SUPPLIED DATA:
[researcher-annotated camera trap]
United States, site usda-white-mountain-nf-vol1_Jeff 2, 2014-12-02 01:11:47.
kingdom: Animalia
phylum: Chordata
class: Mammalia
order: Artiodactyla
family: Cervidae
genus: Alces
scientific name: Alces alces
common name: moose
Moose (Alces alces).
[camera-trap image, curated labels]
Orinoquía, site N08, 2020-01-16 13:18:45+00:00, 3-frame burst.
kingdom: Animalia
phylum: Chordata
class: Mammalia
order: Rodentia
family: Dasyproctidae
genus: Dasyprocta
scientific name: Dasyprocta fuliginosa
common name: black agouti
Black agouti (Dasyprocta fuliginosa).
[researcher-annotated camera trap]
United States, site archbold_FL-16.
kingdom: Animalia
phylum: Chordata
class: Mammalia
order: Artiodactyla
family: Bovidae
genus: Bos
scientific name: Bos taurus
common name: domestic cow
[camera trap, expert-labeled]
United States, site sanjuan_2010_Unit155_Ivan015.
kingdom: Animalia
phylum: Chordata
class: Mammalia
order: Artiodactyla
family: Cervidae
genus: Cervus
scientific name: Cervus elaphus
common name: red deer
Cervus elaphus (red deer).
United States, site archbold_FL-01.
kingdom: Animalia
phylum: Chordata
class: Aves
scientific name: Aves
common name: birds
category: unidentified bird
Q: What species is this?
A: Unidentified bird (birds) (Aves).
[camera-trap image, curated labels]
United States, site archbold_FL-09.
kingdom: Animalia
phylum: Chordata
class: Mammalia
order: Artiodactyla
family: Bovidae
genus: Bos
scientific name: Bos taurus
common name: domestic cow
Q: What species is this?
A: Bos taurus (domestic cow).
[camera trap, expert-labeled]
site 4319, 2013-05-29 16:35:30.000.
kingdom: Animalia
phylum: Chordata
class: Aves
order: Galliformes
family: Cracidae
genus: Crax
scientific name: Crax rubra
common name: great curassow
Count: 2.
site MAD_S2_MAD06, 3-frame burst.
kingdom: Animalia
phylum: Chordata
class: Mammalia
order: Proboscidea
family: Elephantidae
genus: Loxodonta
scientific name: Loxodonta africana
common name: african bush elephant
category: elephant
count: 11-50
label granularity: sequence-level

TASK GOAL: Copy down the material exactly as written.

ANSWER BOX:
[researcher-annotated camera trap]
United States, site usda-white-mountain-nf-vol1_Jeff 2, 2014-12-02 01:11:47.
kingdom: Animalia
phylum: Chordata
class: Mammalia
order: Artiodactyla
family: Cervidae
genus: Alces
scientific name: Alces alces
common name: moose
Moose (Alces alces).
[camera-trap image, curated labels]
Orinoquía, site N08, 2020-01-16 13:18:45+00:00, 3-frame burst.
kingdom: Animalia
phylum: Chordata
class: Mammalia
order: Rodentia
family: Dasyproctidae
genus: Dasyprocta
scientific name: Dasyprocta fuliginosa
common name: black agouti
Black agouti (Dasyprocta fuliginosa).
[researcher-annotated camera trap]
United States, site archbold_FL-16.
kingdom: Animalia
phylum: Chordata
class: Mammalia
order: Artiodactyla
family: Bovidae
genus: Bos
scientific name: Bos taurus
common name: domestic cow
[camera trap, expert-labeled]
United States, site sanjuan_2010_Unit155_Ivan015.
kingdom: Animalia
phylum: Chordata
class: Mammalia
order: Artiodactyla
family: Cervidae
genus: Cervus
scientific name: Cervus elaphus
common name: red deer
Cervus elaphus (red deer).
United States, site archbold_FL-01.
kingdom: Animalia
phylum: Chordata
class: Aves
scientific name: Aves
common name: birds
category: unidentified bird
Q: What species is this?
A: Unidentified bird (birds) (Aves).
[camera-trap image, curated labels]
United States, site archbold_FL-09.
kingdom: Animalia
phylum: Chordata
class: Mammalia
order: Artiodactyla
family: Bovidae
genus: Bos
scientific name: Bos taurus
common name: domestic cow
Q: What species is this?
A: Bos taurus (domestic cow).
[camera trap, expert-labeled]
site 4319, 2013-05-29 16:35:30.000.
kingdom: Animalia
phylum: Chordata
class: Aves
order: Galliformes
family: Cracidae
genus: Crax
scientific name: Crax rubra
common name: great curassow
Count: 2.
site MAD_S2_MAD06, 3-frame burst.
kingdom: Animalia
phylum: Chordata
class: Mammalia
order: Proboscidea
family: Elephantidae
genus: Loxodonta
scientific name: Loxodonta africana
common name: african bush elephant
category: elephant
count: 11-50
label granularity: sequence-level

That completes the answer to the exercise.